Spatial reasoning records
<<<<

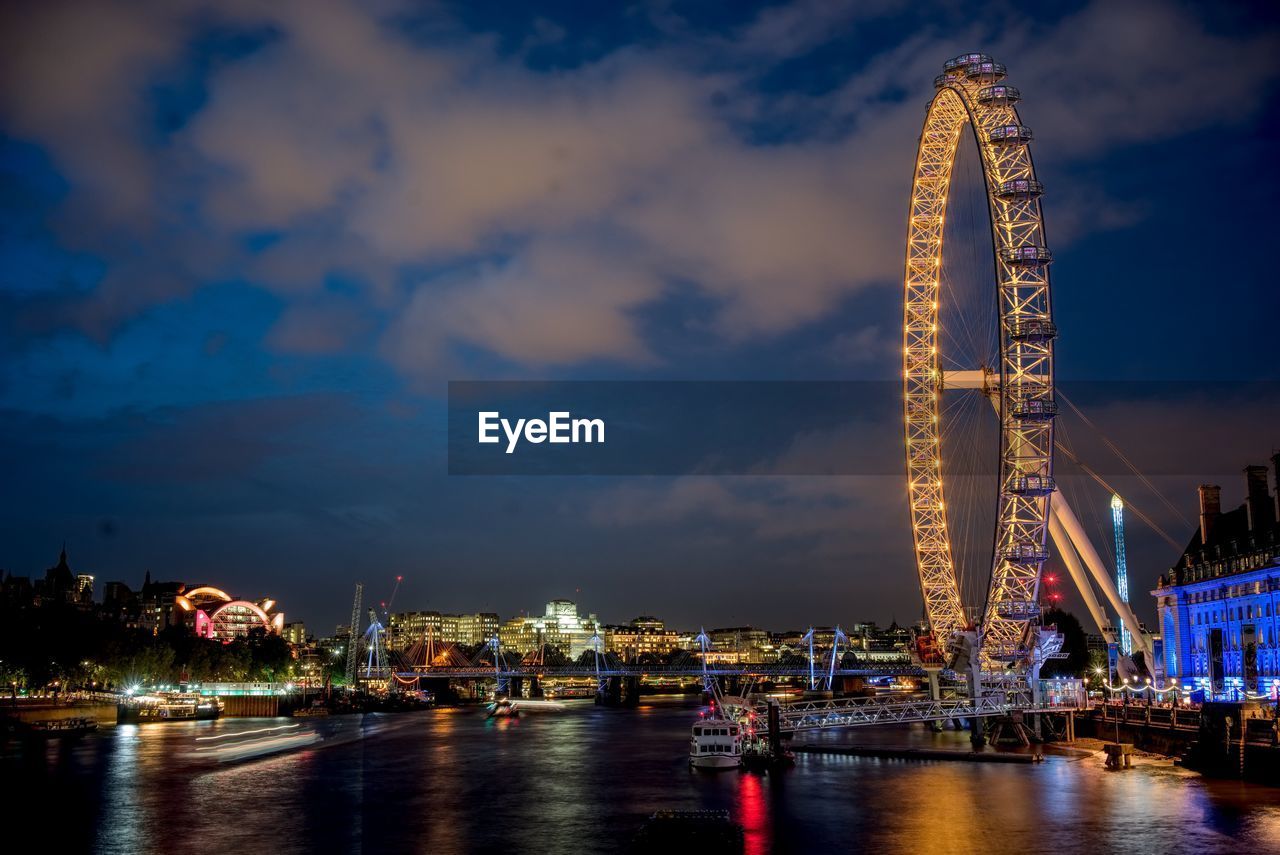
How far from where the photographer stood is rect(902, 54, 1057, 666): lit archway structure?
→ 57219mm

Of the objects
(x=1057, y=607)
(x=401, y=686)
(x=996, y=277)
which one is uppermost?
(x=996, y=277)

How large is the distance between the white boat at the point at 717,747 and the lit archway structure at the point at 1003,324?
15264 mm

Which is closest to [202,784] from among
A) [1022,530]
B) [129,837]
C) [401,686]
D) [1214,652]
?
[129,837]

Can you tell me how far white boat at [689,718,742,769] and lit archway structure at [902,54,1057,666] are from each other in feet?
50.1

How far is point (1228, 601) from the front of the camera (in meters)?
67.6

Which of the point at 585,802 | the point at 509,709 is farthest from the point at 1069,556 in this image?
the point at 509,709

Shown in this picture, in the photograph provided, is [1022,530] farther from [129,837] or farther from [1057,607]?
[1057,607]

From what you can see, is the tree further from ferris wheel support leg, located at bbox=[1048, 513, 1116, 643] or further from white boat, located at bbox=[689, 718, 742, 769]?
white boat, located at bbox=[689, 718, 742, 769]

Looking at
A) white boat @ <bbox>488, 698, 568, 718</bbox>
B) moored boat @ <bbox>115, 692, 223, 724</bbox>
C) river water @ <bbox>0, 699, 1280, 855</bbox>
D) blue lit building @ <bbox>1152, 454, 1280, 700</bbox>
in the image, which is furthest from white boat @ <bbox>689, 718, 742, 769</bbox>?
white boat @ <bbox>488, 698, 568, 718</bbox>

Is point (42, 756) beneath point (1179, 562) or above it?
beneath

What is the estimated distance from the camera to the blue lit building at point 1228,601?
2437 inches

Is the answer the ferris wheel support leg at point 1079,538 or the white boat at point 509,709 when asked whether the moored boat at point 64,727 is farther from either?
the ferris wheel support leg at point 1079,538

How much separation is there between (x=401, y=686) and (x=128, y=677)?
68.7 m

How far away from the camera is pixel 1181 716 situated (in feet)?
180
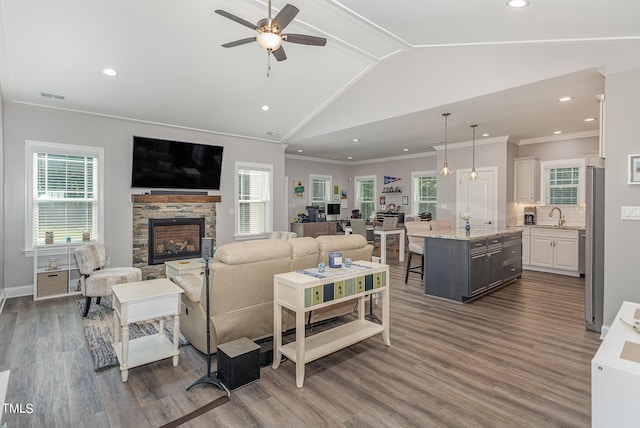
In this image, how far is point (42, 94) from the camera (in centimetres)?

>>>>

§ Problem details: Copy out the records from the line with "What is the" to the line with "2437 inches", requests included. Move every distance in the answers up by 124.

§ Output of the task:
What is the estimated distance from the camera to the blue lit building at point 1228,601?
2561 inches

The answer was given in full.